_The task_: Every line below between the one holding "Huawei nova 14 Pro" and the one holding "Wish @ Siam, Bangkok, 688", inclusive, should be copied exactly, and no other line.

_The input_:
╔══
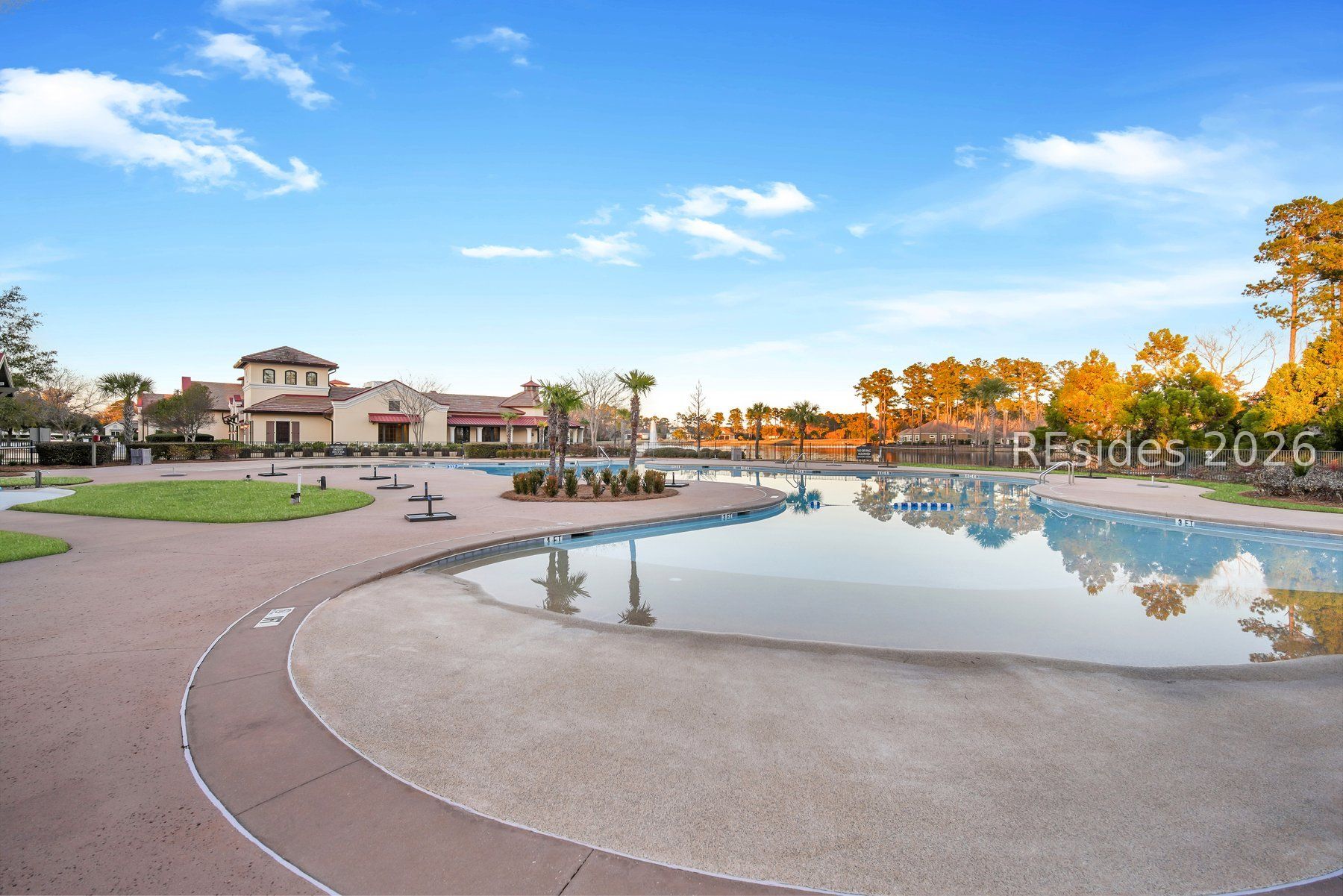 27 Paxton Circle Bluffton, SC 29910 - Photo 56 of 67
╚══
╔══
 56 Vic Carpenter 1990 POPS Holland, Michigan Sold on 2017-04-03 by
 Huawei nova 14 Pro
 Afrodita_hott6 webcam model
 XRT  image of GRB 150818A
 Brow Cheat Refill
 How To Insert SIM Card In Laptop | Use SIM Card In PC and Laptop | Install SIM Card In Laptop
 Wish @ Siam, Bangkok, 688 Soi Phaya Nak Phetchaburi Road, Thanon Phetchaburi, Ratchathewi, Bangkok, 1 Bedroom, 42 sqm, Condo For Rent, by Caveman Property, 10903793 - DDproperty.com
╚══
_Solution to this problem_:
 Huawei nova 14 Pro
 Afrodita_hott6 webcam model
 XRT  image of GRB 150818A
 Brow Cheat Refill
 How To Insert SIM Card In Laptop | Use SIM Card In PC and Laptop | Install SIM Card In Laptop
 Wish @ Siam, Bangkok, 688 Soi Phaya Nak Phetchaburi Road, Thanon Phetchaburi, Ratchathewi, Bangkok, 1 Bedroom, 42 sqm, Condo For Rent, by Caveman Property, 10903793 - DDproperty.com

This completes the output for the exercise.